# [Given task A]
Reproduce the passage of the Rixonway Kitchens article between "He was also" and "to see why.", inclusive.

[Extract to read start]

Kitchens think of customer service

Kitchens think of customer service

A streamlined operation and a willingness for ongoing improvement form the backbone of Rixonway Kitchens. But for chief executive Paul Rose it’s only simplistic manufacturing.

Paul Rose is chief executive of Rixonway Kitchens, a kitchen manufacturer supplying mostly to the social housing sector that, with 450 employees at its factory in Dewsbury, is one of the largest private sector employees in Kirklees.

He was also winner of the manufacturing category at this year Ernst & Young Entrepreneur of the Year Awards for the North and Midlands.
And when you see what he has done to the company it is not hard to see why.

Since he took over control in a £27m management buyout backed by August Equity, he has helped increase its turnover from £16m to £30m – even through a time when the continuing economic uncertainty and the threat of cuts in public sector funding have caused many competitors to stutter.

In fact, his old company Moores, which he left to join Rixonway as sales director in 1992, has seen its turnover more than halve in that time. Back in 2006 a number of people were shocked at the amount August was prepared to take on the company.

[Extract to read end]

# [Given task B]
Pull out each line of the records below that contains the string "stone".

[Input data start]

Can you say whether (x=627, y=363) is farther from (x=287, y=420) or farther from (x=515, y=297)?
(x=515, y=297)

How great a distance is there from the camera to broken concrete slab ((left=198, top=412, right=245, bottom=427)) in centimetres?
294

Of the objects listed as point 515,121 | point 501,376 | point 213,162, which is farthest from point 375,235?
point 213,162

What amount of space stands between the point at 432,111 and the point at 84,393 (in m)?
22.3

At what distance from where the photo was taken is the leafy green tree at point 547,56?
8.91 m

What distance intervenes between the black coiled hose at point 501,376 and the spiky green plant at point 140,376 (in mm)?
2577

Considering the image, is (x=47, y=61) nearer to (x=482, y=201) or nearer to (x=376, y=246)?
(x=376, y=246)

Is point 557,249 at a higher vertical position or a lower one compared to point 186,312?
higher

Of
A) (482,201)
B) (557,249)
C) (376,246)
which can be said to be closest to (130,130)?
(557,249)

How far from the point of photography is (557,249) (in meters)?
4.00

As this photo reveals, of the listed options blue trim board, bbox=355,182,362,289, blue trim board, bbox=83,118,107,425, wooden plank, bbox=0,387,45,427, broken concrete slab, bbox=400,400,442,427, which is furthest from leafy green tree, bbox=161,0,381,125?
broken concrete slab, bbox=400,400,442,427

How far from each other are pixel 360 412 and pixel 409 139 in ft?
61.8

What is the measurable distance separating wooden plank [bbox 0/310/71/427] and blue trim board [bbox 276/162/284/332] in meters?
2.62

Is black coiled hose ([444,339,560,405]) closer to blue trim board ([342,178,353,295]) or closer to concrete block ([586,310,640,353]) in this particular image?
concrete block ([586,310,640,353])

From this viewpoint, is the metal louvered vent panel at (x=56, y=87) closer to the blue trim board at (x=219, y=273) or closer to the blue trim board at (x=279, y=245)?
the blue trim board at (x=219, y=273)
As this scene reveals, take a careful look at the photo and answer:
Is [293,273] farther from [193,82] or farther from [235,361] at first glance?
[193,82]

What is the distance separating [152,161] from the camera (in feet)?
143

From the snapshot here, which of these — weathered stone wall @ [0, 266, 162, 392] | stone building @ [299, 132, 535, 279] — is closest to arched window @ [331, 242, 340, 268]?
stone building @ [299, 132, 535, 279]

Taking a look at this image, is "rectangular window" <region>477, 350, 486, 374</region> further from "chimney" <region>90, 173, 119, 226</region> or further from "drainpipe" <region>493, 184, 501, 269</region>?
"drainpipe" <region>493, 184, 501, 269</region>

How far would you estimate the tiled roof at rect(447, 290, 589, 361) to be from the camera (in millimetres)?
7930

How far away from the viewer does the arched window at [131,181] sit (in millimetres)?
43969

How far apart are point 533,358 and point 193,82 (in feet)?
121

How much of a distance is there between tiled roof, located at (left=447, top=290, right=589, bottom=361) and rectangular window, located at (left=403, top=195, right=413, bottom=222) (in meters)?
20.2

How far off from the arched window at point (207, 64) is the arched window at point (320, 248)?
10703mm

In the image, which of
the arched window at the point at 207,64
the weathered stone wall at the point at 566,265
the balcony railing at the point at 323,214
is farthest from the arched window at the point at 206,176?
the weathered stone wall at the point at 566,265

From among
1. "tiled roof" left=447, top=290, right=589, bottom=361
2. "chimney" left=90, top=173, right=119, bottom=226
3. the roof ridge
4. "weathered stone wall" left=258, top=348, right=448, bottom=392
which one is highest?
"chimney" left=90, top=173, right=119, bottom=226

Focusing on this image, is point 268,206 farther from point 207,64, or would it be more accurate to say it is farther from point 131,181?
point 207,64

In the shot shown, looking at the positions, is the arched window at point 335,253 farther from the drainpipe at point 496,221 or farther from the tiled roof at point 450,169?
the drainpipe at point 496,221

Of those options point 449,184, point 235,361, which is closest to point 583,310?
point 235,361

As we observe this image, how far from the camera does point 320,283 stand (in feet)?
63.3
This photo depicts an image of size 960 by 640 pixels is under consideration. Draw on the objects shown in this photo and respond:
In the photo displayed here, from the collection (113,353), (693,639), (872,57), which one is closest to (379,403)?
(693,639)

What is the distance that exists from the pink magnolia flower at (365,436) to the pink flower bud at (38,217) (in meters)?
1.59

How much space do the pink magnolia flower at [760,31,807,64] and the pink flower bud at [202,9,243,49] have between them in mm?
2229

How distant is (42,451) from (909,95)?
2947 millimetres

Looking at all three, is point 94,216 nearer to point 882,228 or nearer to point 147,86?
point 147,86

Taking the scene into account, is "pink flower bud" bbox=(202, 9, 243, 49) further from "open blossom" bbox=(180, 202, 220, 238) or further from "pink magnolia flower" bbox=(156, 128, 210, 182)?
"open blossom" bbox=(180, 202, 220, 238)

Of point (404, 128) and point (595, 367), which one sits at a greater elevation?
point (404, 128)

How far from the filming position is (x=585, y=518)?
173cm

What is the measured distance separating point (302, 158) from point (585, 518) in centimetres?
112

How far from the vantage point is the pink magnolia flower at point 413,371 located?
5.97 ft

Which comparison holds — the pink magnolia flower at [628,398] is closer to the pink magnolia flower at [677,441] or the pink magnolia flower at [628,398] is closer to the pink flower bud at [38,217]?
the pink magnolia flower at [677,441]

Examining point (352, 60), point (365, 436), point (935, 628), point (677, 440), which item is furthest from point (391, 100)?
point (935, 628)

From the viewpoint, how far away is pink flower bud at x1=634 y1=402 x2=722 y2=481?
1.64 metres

[Input data end]

# [Complete answer A]
He was also winner of the manufacturing category at this year Ernst & Young Entrepreneur of the Year Awards for the North and Midlands.
And when you see what he has done to the company it is not hard to see why.

# [Complete answer B]
From the snapshot here, which of these — weathered stone wall @ [0, 266, 162, 392] | stone building @ [299, 132, 535, 279] — is closest to arched window @ [331, 242, 340, 268]?
stone building @ [299, 132, 535, 279]
the weathered stone wall at the point at 566,265
the weathered stone wall at the point at 566,265
4. "weathered stone wall" left=258, top=348, right=448, bottom=392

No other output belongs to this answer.